» Description of the task: Find each line in the items below that contains the word "exposed", and copy those lines out in full.

» Record list:
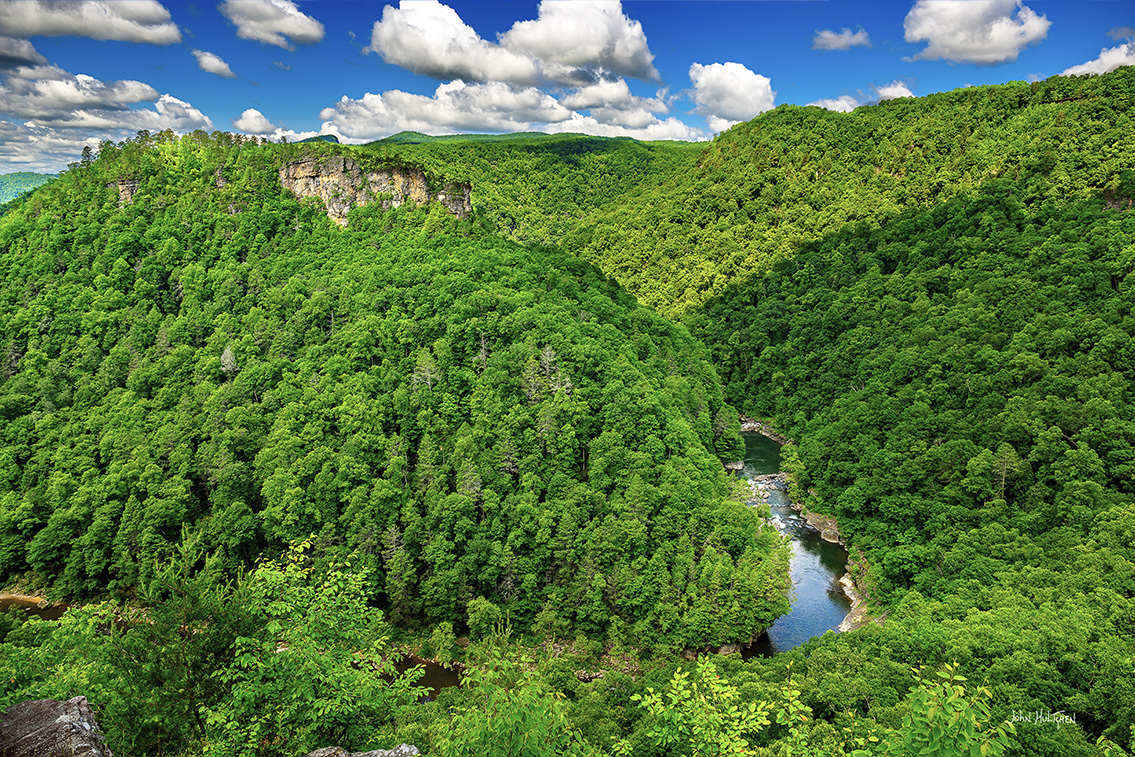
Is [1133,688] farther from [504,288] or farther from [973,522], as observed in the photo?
[504,288]

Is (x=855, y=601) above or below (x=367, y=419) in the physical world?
below

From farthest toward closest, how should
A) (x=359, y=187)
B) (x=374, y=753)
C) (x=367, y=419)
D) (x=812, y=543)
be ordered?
(x=359, y=187), (x=812, y=543), (x=367, y=419), (x=374, y=753)

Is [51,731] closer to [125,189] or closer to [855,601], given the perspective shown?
[855,601]

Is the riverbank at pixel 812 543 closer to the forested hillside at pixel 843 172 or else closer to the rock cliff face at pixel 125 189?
the forested hillside at pixel 843 172

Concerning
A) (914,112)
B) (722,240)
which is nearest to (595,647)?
(722,240)

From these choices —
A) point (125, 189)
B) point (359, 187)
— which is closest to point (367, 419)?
point (359, 187)

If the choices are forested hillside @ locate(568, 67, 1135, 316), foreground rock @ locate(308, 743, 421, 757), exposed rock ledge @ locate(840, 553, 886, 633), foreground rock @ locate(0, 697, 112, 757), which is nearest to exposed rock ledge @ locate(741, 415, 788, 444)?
exposed rock ledge @ locate(840, 553, 886, 633)
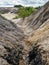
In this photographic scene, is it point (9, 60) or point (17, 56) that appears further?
point (17, 56)

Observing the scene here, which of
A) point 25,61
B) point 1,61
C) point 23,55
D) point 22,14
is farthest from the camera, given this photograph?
point 22,14

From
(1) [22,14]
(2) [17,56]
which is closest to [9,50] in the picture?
(2) [17,56]

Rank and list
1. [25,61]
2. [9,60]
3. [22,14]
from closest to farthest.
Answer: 1. [9,60]
2. [25,61]
3. [22,14]

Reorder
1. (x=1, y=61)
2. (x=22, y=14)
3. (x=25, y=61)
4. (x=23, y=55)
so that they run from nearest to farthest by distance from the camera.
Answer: (x=1, y=61), (x=25, y=61), (x=23, y=55), (x=22, y=14)

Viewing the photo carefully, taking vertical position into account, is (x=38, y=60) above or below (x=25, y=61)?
above

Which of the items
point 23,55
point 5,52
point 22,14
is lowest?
point 22,14

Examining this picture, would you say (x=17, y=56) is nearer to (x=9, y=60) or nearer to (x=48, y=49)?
(x=9, y=60)

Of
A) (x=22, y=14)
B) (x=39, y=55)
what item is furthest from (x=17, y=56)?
(x=22, y=14)

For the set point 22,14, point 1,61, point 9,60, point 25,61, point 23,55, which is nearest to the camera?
point 1,61

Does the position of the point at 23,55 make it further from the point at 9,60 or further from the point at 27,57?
the point at 9,60
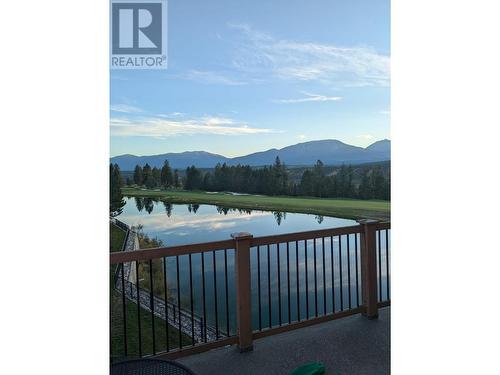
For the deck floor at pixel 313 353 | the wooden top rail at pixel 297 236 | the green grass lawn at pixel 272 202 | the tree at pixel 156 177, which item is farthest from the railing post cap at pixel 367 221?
the tree at pixel 156 177

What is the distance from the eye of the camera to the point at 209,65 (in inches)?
474

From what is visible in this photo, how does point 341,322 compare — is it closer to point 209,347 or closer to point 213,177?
point 209,347

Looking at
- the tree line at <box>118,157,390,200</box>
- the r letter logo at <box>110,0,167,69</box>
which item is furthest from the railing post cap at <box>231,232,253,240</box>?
the tree line at <box>118,157,390,200</box>

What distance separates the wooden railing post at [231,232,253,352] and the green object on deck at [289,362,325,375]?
510mm

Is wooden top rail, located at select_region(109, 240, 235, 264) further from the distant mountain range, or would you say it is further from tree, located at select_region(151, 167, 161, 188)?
tree, located at select_region(151, 167, 161, 188)

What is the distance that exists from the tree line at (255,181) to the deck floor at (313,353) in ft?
20.9

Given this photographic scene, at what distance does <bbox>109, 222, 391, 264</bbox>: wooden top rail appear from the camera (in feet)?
8.01

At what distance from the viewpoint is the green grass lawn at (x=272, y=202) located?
31.7ft

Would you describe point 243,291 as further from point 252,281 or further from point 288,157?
point 288,157
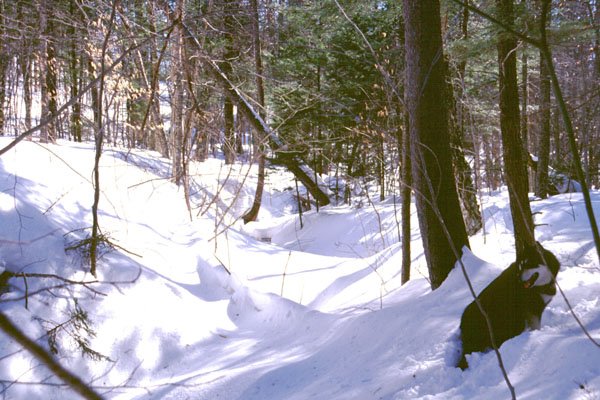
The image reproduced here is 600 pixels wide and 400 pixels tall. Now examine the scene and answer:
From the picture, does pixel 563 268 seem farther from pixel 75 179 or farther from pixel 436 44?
pixel 75 179

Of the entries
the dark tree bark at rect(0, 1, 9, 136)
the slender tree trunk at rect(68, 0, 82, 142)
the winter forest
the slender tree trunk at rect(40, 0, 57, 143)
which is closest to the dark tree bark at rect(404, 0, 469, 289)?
the winter forest

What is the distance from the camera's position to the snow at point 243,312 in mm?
2598

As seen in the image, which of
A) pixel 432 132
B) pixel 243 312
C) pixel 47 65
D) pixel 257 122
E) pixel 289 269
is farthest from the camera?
pixel 47 65

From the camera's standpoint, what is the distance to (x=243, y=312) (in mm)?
5898

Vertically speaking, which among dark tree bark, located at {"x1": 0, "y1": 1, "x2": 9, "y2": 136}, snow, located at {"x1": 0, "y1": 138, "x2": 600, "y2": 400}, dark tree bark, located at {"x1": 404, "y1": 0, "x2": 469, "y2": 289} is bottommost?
snow, located at {"x1": 0, "y1": 138, "x2": 600, "y2": 400}

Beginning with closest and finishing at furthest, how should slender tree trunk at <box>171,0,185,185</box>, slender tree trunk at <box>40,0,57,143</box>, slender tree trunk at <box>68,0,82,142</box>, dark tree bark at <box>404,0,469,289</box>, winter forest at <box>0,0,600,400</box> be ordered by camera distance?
winter forest at <box>0,0,600,400</box> → slender tree trunk at <box>171,0,185,185</box> → dark tree bark at <box>404,0,469,289</box> → slender tree trunk at <box>68,0,82,142</box> → slender tree trunk at <box>40,0,57,143</box>

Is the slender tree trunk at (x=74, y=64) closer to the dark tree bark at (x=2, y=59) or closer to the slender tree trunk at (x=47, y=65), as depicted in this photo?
the slender tree trunk at (x=47, y=65)

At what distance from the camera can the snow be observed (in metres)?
2.60

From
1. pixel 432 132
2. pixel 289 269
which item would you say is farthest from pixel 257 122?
pixel 432 132

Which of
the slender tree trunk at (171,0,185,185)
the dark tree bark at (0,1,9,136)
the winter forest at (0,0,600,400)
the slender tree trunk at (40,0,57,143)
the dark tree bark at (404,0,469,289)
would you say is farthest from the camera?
the dark tree bark at (0,1,9,136)

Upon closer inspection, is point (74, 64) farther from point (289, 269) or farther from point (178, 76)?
point (289, 269)

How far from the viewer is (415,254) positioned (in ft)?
28.0

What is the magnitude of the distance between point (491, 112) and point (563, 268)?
31.1 feet

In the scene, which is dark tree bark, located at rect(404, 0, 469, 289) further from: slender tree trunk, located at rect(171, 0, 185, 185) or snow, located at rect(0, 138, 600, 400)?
slender tree trunk, located at rect(171, 0, 185, 185)
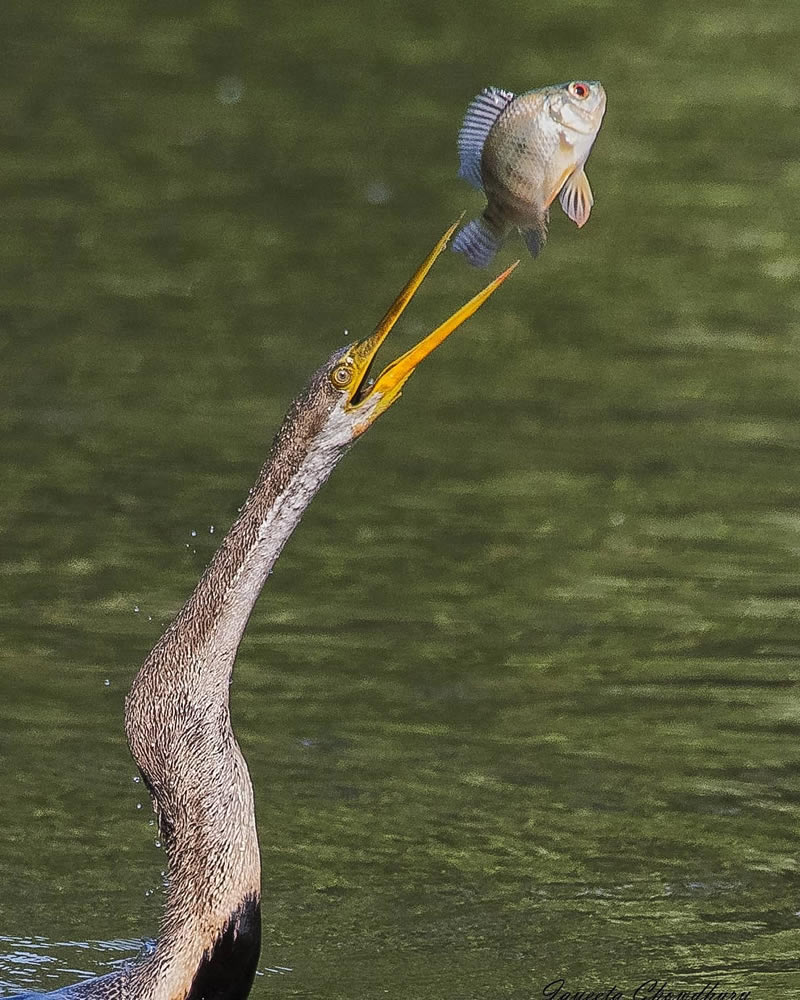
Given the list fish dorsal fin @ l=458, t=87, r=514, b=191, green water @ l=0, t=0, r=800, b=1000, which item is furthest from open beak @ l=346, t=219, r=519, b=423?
green water @ l=0, t=0, r=800, b=1000

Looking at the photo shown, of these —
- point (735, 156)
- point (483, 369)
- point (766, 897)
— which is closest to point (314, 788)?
point (766, 897)

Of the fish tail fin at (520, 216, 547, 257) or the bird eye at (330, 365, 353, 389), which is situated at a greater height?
the fish tail fin at (520, 216, 547, 257)

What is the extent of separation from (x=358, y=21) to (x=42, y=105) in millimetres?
3544

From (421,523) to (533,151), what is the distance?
466 cm

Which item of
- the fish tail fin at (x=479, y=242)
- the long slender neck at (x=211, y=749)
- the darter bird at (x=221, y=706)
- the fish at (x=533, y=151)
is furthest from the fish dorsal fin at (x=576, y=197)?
the long slender neck at (x=211, y=749)

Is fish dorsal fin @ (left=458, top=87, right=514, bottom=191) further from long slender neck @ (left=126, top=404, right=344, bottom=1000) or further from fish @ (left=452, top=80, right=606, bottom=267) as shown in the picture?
long slender neck @ (left=126, top=404, right=344, bottom=1000)

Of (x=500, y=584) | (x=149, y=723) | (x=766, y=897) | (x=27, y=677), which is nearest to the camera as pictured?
(x=149, y=723)

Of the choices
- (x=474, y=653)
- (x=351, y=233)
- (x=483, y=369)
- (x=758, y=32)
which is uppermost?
(x=758, y=32)

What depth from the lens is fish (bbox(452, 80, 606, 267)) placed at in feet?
20.0

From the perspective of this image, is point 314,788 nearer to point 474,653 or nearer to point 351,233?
point 474,653

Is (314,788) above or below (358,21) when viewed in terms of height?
below

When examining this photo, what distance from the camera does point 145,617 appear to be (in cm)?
955

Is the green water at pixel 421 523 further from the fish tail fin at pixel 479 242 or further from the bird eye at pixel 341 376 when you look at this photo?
the fish tail fin at pixel 479 242

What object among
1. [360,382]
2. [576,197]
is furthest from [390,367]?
[576,197]
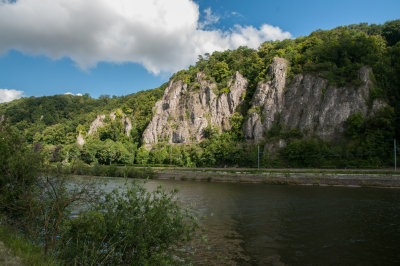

» Reply to the task:
If the choices are forested hillside @ locate(568, 67, 1135, 316), foreground rock @ locate(308, 743, 421, 757), exposed rock ledge @ locate(840, 553, 886, 633), foreground rock @ locate(0, 697, 112, 757), which is nearest to exposed rock ledge @ locate(741, 415, 788, 444)?
exposed rock ledge @ locate(840, 553, 886, 633)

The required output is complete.